More than 30 million people were displaced within their own countries last year, says a new report.
The Internal Displacement Monitoring Center and the Norwegian Refugee Council cite conflict, criminal violence and natural disasters as the driving force behind the uprooting of tens of millions.
“When a family is pushed out of their home, sometimes for years, it is a sign something is wrong in a nation, the locality, but also in international relations,” Norwegian Refugee Council Director-General Jan Egeland told reporters at the launch of the report Monday.
Nearly seven million people were newly displaced last year alone.
The Democratic Republic of Congo topped the list of conflict-driven dislocation, with more than 922,000 new IDPs in 2016, exceeding Syria and Iraq, which came second and third, respectively.
Egeland said North and South Kivu and Kasai province were responsible for much of the displacements. He said despite a massive international presence in eastern Congo, the United Nations has its largest peacekeeping mission there with 22,000 troops and police, funding for humanitarian appeals has dwindled and the Congo’s problems have fallen off the top of the international agenda.

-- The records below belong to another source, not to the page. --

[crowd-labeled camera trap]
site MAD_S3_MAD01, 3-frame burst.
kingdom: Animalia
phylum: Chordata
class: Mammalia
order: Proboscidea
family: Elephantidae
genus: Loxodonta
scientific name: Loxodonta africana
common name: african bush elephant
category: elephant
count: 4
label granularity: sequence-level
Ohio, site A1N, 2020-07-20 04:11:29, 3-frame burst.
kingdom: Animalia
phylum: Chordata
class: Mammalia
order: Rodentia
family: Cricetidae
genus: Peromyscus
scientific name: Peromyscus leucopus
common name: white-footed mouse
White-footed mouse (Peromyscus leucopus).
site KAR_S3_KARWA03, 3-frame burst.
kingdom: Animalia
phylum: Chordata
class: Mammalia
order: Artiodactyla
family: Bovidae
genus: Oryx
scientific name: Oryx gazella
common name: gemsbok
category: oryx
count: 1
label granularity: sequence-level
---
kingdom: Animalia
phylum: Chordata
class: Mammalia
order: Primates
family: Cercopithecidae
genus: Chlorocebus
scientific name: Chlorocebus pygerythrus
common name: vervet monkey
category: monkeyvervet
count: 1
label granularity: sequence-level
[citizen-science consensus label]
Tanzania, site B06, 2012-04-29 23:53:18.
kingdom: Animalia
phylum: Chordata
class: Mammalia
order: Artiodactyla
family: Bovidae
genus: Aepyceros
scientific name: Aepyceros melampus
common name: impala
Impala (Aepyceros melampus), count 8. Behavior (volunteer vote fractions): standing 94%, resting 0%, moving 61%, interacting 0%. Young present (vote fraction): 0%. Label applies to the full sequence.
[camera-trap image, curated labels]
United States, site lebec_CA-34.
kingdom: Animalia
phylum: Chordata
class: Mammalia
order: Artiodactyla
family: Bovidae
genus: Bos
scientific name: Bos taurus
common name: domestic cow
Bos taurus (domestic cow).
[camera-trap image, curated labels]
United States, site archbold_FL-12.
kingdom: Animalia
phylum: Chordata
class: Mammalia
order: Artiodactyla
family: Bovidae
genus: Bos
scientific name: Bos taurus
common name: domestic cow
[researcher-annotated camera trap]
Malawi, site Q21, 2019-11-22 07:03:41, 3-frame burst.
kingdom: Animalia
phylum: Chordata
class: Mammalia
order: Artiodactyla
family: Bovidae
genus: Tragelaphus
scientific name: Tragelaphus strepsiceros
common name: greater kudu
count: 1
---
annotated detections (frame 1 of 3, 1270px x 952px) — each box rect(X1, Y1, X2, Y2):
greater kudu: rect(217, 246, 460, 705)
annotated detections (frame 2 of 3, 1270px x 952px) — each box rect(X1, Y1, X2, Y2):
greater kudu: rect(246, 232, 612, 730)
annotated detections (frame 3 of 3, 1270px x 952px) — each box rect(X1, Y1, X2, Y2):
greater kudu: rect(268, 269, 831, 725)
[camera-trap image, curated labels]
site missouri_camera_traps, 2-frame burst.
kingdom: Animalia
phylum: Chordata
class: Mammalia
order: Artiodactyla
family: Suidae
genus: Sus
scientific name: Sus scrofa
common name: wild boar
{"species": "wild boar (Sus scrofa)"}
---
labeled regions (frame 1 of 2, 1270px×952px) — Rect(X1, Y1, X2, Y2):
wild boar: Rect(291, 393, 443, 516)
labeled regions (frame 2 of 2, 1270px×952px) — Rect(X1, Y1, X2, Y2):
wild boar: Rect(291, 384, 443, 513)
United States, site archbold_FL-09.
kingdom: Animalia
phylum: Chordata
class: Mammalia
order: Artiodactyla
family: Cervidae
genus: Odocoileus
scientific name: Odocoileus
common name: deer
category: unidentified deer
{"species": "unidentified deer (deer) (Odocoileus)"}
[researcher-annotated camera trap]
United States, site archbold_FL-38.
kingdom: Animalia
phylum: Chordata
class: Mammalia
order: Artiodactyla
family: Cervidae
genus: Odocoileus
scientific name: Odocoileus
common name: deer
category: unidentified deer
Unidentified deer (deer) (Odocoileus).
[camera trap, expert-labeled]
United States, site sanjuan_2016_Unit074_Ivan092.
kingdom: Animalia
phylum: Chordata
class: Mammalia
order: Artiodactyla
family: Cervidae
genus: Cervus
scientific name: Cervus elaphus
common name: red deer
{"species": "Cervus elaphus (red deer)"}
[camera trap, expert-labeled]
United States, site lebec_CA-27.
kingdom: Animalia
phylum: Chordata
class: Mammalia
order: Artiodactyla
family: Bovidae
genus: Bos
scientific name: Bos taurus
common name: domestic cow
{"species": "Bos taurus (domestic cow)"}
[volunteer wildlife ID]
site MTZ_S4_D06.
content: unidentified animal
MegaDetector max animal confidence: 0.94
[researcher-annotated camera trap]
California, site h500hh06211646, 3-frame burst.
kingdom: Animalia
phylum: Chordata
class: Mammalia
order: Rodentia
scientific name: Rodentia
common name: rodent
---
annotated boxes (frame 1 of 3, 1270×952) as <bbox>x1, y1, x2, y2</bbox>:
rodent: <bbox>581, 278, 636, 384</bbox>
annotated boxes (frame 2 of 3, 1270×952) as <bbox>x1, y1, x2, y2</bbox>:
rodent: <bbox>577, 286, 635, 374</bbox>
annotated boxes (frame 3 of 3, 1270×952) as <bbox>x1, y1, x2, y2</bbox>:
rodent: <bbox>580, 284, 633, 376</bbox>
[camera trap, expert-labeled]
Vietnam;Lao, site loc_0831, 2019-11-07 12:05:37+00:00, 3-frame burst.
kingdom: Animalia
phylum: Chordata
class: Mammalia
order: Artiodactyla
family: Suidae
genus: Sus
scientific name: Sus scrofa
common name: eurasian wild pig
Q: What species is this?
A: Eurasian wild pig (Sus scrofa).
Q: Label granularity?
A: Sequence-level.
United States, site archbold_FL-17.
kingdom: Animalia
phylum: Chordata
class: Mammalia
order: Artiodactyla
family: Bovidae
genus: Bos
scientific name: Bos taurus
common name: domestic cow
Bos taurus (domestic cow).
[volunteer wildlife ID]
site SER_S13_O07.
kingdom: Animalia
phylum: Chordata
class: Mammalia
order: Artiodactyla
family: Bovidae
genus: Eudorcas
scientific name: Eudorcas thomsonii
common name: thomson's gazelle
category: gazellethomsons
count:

The other countries topping the list were Syria (824,000 displaced), Iraq (659,000), Afghanistan (653,000), Nigeria (501,000) and Yemen (478,000).
“In 2016, one person every second was forced to flee their home inside their own country,” Egeland said. “Internally displaced people now outnumber refugees by two to one,” he added.
“We need to acknowledge that without the right kind of support and protection, a person internally displaced today may become a refugee, an asylum seeker or an international migrant tomorrow,” said Alexandra Bilak, IDMC director.
Criminal violence is fueling displacement in places like Central America, where drug violence caused more than 200,000 new movements in 2016 in El Salvador.
Storms, floods, drought, wildfires and other natural disasters are also forcing people from their homes. The numbers are on the rise, with three times as many people displaced due to these factors in 2016 than in 2015. Researchers fear these figures will grow as countries cope with climate change and more extreme weather events.
Bilak said the international political response and funding is not in line with the needs and must be dramatically scaled up.